4) Keep a diary
One way to keep an eye on your calorie intake is to write down what you eat in a diary.
Whenever you feel like having a snack, take out the diary first to check how many calories you have already eaten that day. It might encourage you to curb your appetite.
5) Eat slower, chew well
As the weather turns cool, we tend to eat more and faster. However, your stomach might have a difficult time digesting rich food too quickly, especially if your stomach is accustomed to lighter foods during the summer. Eat slower to improve digestion and give your brain time to realize that your stomach is full.
6) Sleep soundly
Health studies indicate that people deprived of sleep gain weight more easily, because people often consume more when they are tired. So sleeping soundly on a regular schedule is vital to keeping fit.
However, as summer changes to autumn the temperature fluctuates throughout the day. This may affect the endocrine and nervous systems of some, especially elderly people who have a difficult time adjusting to such changes. As a result, they might suffer from insomnia.
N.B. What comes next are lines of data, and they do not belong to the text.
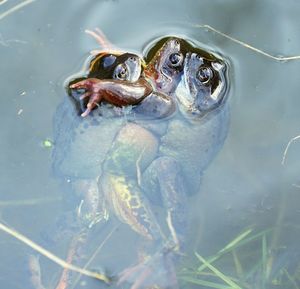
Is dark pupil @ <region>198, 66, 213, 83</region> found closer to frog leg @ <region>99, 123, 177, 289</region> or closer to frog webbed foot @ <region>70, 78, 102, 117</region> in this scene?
frog leg @ <region>99, 123, 177, 289</region>

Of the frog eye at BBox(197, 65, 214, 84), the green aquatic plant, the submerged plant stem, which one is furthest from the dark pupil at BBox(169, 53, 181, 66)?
the submerged plant stem

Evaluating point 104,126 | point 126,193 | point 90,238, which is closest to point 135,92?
point 104,126

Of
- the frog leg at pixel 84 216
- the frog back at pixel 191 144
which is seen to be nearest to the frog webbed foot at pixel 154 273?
the frog leg at pixel 84 216

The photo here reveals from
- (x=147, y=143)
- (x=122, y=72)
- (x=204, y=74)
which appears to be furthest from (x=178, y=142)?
(x=122, y=72)

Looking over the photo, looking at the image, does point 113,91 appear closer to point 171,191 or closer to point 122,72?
point 122,72

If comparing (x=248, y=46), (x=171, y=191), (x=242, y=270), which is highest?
(x=248, y=46)

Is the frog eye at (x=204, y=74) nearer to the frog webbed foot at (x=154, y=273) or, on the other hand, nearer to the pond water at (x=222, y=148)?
the pond water at (x=222, y=148)

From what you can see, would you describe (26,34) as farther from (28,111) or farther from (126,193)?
(126,193)
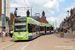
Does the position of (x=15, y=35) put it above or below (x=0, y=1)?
below

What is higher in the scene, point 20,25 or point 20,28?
point 20,25

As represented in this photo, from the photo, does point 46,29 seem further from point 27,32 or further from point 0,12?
point 27,32

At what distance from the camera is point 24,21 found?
682 inches

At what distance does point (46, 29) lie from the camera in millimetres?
36531

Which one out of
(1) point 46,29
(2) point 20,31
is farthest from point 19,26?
(1) point 46,29

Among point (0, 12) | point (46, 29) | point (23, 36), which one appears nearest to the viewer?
point (23, 36)

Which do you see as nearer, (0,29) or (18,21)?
(18,21)

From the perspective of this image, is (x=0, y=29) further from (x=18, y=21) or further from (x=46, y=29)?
(x=18, y=21)

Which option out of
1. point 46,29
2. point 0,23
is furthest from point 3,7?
point 46,29

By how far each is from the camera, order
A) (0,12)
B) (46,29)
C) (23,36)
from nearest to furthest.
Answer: (23,36), (0,12), (46,29)

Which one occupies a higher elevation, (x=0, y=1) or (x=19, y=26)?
(x=0, y=1)

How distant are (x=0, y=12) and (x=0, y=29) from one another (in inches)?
181

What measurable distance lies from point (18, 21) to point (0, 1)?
1787cm

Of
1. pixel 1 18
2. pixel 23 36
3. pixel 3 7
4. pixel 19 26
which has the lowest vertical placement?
pixel 23 36
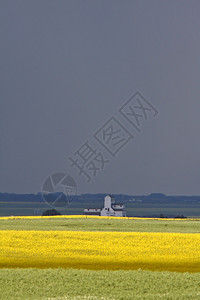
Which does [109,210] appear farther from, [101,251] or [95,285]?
[95,285]

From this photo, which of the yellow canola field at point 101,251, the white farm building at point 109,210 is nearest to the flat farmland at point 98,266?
the yellow canola field at point 101,251

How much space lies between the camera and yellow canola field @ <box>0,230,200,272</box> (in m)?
29.5

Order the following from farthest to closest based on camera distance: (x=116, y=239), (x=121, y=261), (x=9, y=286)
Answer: (x=116, y=239) → (x=121, y=261) → (x=9, y=286)

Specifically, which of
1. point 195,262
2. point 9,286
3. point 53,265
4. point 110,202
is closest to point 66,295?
point 9,286

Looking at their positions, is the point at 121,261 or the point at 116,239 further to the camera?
the point at 116,239

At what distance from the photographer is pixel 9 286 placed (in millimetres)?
22578

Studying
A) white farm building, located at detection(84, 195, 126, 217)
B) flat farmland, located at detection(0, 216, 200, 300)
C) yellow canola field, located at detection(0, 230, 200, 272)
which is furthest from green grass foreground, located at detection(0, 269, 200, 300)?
white farm building, located at detection(84, 195, 126, 217)

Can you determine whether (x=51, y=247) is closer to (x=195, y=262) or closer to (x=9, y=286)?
(x=195, y=262)

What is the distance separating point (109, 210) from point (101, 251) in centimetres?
7826

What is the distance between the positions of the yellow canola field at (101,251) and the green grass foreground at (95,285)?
2825mm

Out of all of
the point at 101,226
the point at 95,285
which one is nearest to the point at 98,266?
the point at 95,285

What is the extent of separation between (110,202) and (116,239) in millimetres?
71840

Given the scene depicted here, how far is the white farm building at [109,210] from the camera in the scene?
11225 cm

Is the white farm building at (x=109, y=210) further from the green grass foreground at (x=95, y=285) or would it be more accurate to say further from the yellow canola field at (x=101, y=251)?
the green grass foreground at (x=95, y=285)
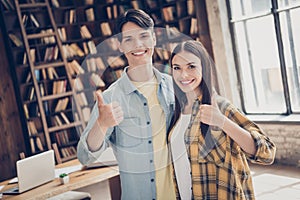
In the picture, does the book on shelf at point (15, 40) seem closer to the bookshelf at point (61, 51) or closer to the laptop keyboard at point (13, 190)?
the bookshelf at point (61, 51)

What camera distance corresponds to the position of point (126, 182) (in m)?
1.55

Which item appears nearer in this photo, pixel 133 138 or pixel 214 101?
pixel 214 101

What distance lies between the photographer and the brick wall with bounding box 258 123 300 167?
17.1 feet

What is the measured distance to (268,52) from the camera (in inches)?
227

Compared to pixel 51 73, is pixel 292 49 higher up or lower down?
lower down

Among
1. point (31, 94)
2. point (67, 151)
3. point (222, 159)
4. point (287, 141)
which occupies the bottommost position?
point (287, 141)

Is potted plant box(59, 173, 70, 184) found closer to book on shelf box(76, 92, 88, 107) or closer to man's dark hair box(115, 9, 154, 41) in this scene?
man's dark hair box(115, 9, 154, 41)

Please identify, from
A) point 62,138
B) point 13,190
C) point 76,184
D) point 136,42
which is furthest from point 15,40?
point 136,42

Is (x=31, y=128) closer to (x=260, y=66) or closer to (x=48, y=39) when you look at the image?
(x=48, y=39)

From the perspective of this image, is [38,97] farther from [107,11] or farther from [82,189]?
[82,189]

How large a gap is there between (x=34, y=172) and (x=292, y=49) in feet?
11.9

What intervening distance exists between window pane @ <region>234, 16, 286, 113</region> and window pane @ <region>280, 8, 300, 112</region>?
17cm

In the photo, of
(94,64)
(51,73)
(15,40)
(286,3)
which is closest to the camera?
(94,64)

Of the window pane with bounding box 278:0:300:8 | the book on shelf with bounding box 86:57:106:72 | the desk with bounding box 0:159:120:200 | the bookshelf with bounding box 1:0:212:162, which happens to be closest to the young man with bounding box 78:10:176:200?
the book on shelf with bounding box 86:57:106:72
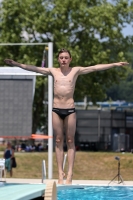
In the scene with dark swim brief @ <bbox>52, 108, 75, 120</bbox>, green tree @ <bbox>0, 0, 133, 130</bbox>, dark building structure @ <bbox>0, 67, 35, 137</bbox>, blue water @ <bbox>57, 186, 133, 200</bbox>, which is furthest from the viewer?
green tree @ <bbox>0, 0, 133, 130</bbox>

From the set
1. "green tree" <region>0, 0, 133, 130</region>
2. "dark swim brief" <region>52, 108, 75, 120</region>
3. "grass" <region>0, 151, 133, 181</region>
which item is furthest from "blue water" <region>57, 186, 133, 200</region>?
"green tree" <region>0, 0, 133, 130</region>

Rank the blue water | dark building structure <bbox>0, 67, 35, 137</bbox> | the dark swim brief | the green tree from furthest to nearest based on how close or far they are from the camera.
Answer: the green tree < dark building structure <bbox>0, 67, 35, 137</bbox> < the dark swim brief < the blue water

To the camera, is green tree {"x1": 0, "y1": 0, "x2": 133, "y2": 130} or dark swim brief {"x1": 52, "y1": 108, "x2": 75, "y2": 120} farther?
green tree {"x1": 0, "y1": 0, "x2": 133, "y2": 130}

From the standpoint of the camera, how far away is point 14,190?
8.19 metres

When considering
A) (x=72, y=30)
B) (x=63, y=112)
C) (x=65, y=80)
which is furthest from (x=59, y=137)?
(x=72, y=30)

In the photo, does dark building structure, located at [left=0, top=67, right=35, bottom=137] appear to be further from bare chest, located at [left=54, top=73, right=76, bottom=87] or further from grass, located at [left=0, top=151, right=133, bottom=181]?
bare chest, located at [left=54, top=73, right=76, bottom=87]

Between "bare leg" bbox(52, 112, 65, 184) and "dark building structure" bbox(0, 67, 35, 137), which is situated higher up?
"dark building structure" bbox(0, 67, 35, 137)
If you want to improve the quality of your sleep, you should eat celery. Vegetables that contain vitamins B and C and various trace elements such as carotene and zinc can help reduce blood pressure and cholesterol and help you relax before bed. Onions help stimulate the cerebral cortex, which in turn can also help you to relax. Onions are also rich in vitamins and minerals such as calcium and phosphorus, which benefit your central nervous system.